Un tratto distintivo che caratterizza gli ultimi tempi è l’attenzione alla sostenibilità. La sua cucina può definirsi effettivamente sostenibile? E se la risposta è sì, in che modo lo è?
La sostenibilità è estremamente importante per il Seta, e Mandarin Oriental è profondamente impegnato in pratiche virtuose ed eco-compatibili. In cucina, così come in tutto l’Hotel, abbiamo eliminato la plastica monouso. Prestiamo grande attenzione alla nostra catena di approvvigionamento, acquistando carni e pesce solo da allevamenti non intensivi e altamente certificati.
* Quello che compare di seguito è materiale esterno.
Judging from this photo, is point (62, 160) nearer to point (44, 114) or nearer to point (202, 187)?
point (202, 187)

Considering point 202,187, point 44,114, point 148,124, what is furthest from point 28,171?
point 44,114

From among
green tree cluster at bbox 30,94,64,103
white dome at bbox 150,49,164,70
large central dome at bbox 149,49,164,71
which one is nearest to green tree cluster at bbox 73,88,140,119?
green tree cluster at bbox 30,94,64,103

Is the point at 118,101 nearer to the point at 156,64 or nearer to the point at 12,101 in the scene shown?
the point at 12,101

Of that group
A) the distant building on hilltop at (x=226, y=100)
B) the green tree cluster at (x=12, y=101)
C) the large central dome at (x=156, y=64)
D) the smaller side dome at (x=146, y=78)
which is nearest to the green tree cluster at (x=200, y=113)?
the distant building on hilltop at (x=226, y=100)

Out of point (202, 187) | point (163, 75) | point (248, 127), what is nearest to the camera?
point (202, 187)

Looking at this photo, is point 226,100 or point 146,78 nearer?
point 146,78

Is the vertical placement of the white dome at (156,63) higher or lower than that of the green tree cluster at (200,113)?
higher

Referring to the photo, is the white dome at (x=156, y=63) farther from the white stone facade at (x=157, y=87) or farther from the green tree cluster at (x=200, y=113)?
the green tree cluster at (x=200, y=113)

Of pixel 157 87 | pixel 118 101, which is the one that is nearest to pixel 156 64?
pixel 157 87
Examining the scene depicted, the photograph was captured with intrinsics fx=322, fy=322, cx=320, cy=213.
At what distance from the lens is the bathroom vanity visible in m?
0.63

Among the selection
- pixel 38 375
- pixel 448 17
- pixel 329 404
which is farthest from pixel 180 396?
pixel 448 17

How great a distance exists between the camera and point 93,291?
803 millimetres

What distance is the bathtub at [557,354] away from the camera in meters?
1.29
La filosofia “zero sprechi” è cruciale per noi, e in cucina privilegiamo l’utilizzo di ogni parte di un ingrediente.
L’iniziativa “A casa di Antonio” è un progetto solidale. Organizza dei pranzi, proprio a casa sua, per sostenere l’associazione Abilità che aiuta bambini con disabilità. Come nasce e come è strutturato il progetto?
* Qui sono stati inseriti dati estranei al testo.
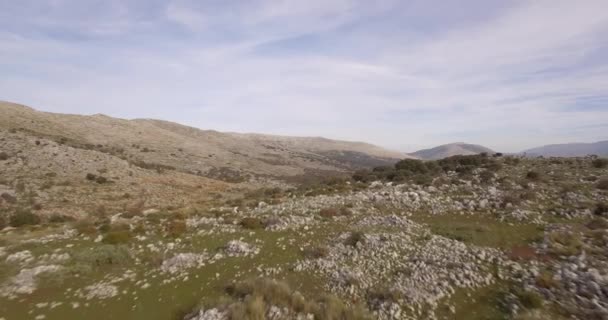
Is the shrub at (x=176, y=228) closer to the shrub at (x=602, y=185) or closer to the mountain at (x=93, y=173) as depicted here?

Il progetto A Casa di Antonio nasce nel 2019. Insieme a mia moglie Luciana, abbiamo deciso di aprire le porte della nostra casa circa una volta al mese – da ottobre ad aprile – e ospitare 12 commensali, spesso sconosciuti fra loro, per condividere un pranzo della domenica un po’ speciale. Insieme ai ragazzi della mia brigata, sia di cucina che di sala, curiamo e prepariamo un menù fine dining i cui proventi sono totalmente donati ad associazioni con cui collaboriamo, fra cui L’Abilità. Con Luciana, abbiamo anche creato un fondo filantropico, “I Fiori Rari”, dedicato alla ricerca sulle malattie genetiche rare. Noi viviamo in prima persona, con nostra figlia, la disabilità grave e sappiamo bene quanto sia importante sostenere la ricerca e le associazioni che aiutano concretamente le famiglie, le quali vivono quotidianamente questa situazione.
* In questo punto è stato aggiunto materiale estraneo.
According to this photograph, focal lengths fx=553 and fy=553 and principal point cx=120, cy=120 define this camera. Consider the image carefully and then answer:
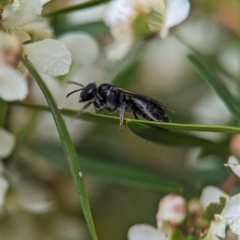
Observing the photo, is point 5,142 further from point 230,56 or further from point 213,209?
point 230,56

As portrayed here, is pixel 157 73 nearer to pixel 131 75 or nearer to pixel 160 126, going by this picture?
pixel 131 75

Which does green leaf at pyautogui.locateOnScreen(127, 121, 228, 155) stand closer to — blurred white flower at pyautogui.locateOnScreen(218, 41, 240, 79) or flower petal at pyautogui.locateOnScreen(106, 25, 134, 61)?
flower petal at pyautogui.locateOnScreen(106, 25, 134, 61)

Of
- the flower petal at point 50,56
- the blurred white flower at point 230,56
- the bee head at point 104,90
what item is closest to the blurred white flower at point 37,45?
the flower petal at point 50,56

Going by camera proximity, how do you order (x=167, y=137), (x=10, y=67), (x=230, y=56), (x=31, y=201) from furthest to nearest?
(x=230, y=56)
(x=31, y=201)
(x=167, y=137)
(x=10, y=67)

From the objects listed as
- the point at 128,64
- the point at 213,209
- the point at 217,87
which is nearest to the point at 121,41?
the point at 128,64

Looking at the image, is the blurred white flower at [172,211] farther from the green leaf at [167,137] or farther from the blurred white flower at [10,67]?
the blurred white flower at [10,67]

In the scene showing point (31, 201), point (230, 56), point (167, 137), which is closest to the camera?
point (167, 137)

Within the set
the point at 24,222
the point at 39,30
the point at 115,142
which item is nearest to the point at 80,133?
the point at 115,142
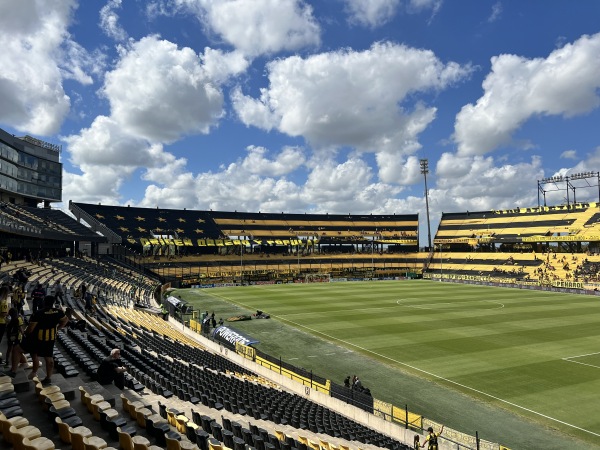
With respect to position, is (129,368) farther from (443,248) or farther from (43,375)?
(443,248)

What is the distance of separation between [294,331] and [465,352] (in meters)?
14.9

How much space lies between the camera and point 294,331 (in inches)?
1540

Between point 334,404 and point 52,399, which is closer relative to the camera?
point 52,399

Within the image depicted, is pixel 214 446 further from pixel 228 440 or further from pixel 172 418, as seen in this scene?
pixel 172 418

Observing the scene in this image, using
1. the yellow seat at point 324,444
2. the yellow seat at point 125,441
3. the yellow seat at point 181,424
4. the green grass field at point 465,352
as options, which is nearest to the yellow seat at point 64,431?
the yellow seat at point 125,441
E che valore ha per lei l’inclusività e come la inserisce all’interno della sua cucina?
La mia cucina, sia al Seta che più in generale in Hotel, si nutre di inclusività grazie anche a collaborazioni di cui vado orgoglioso, come quella con Pappaluga, un’azienda agricola che si distingue per l’impiego di giovani con disabilità cognitive nella coltivazione di frutta e verdura eccezionali. Questa realtà mi ha affascinato fin dall’inizio e i loro prodotti sono semplicemente straordinari.
Chef dopo due Stelle Michelin come vede e soprattutto cosa desidera veramente per il suo futuro?
Vorrei andare avanti sempre con la stessa passione e continuare a regalare emozioni ai nostri ospiti.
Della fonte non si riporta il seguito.